# What the exercise asks
Retype the part of the minimum wage text below that begins at "Overshadowed perhaps by" and stops after "California in 1998.".

# Text to read
=====

Building an Economy that Works for Everyone

When is football like the minimum wage?

On the face of it, the two have nothing to do with each other. But one legislator makes this interesting analogy:

When the clock expired at the end of the Super Bowl, a lot of so-called experts turned out to be wrong. The game is played on the field, and that often has a funny way of defying ill-placed prediction.

Overshadowed perhaps by football, but even more important to millions of Pennsylvanians, was the January debunking of forecasts by experts even more certain than football commentators.

Pennsylvania State Senator Christine M. Tartaglione is calling out those who reliably – and wrongly – predict disaster for low-wage workers whenever a state indexes its minimum wage to inflation. She writes:

The game…is played on the field, not on paper. The entire history of the minimum wage in Pennsylvania and in the U.S. has already disproved such dire forecasts. And I pointed out that…projections for the state of Washington in 2000 [were] discredited by strong low-wage job growth in years that followed. Ditto for California in 1998.

=====

# Extracted records
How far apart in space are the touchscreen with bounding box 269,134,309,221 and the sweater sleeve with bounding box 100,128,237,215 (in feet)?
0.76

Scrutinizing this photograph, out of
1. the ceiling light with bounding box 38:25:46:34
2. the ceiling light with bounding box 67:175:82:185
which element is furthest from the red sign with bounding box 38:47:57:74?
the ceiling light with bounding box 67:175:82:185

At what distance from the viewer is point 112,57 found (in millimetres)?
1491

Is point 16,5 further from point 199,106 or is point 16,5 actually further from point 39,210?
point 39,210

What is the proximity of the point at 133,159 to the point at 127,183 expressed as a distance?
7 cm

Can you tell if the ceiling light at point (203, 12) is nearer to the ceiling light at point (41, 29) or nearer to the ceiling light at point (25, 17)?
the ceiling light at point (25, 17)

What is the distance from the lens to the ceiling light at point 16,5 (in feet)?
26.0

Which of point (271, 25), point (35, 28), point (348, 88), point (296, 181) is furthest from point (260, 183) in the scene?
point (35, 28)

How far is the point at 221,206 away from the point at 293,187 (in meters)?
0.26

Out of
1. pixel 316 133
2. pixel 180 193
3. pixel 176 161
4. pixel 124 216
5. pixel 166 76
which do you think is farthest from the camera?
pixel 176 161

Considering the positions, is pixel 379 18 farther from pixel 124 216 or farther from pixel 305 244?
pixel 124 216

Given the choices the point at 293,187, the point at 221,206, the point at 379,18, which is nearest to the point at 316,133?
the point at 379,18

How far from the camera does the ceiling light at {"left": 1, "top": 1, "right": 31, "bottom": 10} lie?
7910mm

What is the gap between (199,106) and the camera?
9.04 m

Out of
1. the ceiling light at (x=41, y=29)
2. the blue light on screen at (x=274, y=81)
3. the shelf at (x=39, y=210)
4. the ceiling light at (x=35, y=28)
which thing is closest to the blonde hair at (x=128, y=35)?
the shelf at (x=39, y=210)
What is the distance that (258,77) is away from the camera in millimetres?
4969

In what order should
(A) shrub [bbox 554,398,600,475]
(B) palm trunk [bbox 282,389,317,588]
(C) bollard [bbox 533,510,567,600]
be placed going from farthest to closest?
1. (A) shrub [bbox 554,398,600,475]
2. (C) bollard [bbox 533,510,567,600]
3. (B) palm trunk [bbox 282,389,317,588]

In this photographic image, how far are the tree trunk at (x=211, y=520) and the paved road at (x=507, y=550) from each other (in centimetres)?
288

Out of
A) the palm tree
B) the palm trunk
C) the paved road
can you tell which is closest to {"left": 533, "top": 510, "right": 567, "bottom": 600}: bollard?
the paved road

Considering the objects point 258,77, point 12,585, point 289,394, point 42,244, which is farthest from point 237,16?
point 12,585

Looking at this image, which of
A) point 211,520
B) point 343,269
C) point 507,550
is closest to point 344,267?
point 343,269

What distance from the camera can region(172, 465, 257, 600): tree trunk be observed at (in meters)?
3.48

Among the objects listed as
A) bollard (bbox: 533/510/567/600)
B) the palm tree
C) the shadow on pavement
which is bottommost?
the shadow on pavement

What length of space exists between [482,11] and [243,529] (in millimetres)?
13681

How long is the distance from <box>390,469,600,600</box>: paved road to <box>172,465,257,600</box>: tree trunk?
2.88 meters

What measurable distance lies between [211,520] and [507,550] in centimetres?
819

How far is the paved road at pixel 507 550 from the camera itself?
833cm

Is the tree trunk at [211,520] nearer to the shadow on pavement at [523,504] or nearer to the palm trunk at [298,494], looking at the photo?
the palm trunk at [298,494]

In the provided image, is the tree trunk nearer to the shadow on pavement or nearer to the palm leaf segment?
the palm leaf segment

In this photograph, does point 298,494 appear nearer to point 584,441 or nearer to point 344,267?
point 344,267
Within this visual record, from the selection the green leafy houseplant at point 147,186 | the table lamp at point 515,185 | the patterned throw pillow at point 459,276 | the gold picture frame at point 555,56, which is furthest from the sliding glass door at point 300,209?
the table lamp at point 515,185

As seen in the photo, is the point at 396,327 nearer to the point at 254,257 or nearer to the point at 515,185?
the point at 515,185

=====

# Answer for the task
Overshadowed perhaps by football, but even more important to millions of Pennsylvanians, was the January debunking of forecasts by experts even more certain than football commentators.

Pennsylvania State Senator Christine M. Tartaglione is calling out those who reliably – and wrongly – predict disaster for low-wage workers whenever a state indexes its minimum wage to inflation. She writes:

The game…is played on the field, not on paper. The entire history of the minimum wage in Pennsylvania and in the U.S. has already disproved such dire forecasts. And I pointed out that…projections for the state of Washington in 2000 [were] discredited by strong low-wage job growth in years that followed. Ditto for California in 1998.